__Document extract__.

%%

It should be emphasized that the HbS mutation is far from the neoR insertion site, suggesting a possibility that HBB-c-HDAdVs may be suitable for correcting other HBB mutations. To this end, we sequenced the upstream region of the HBB locus in SCD-iPSCs, looking for specific SNP sites that are not present in the vector. Two SCD-iPSC specific SNP sites (rs16911905 and rs1003586, dbSNP build 130 10) located upstream of the proximal promoter region were found in the uncorrected cells and were used as a readout for our analysis (Supplementary information, Figure S4). These two SNP sites are located 3.6 kb upstream of the neo-insertion site. By examining for the presence of these two SNPs in the corrected SCD-iPSCs, we found that 7 of 7 and 5 of 7 were replaced by the HBB-c-HDAdV sequence at rs16911905 and rs1003586, respectively. Based on these results, this vector could potentially be used to correct all HBB mutations, which cause SCD and β-thalassemia.

Finally, we examined the possibility of vector random integration in gene-corrected clones. Southern blot, Quantitative PCR, and fluorescent in situ hybridization (FISH) analyses indicated that there is no ectopic vector integration in the gene-corrected clones (Supplementary information, Figure S6).

%%

__Exercise data__.
%%

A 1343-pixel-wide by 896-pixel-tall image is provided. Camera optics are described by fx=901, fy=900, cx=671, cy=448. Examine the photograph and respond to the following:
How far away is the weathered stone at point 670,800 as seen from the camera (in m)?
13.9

%%

Can you condense the paragraph of the HBB gene-correction excerpt that begins "It should be emphasized" into a short bulleted list that keeps its main facts?

__Answer to the exercise__.
- The HbS mutation lies far from the neoR insertion site, which suggests HBB-c-HDAdVs may be able to correct other HBB mutations.
- To test this, the upstream HBB region in SCD-iPSCs was sequenced for SNP sites absent from the vector.
- Two SCD-iPSC-specific SNPs, rs16911905 and rs1003586, served as readouts. Both lie upstream of the proximal promoter, 3.6 kb upstream of the neo-insertion site.
- In corrected SCD-iPSCs, the vector sequence had replaced these sites in 7 of 7 clones at rs16911905 and 5 of 7 at rs1003586.
- The vector could therefore potentially correct all HBB mutations that cause SCD and β-thalassemia.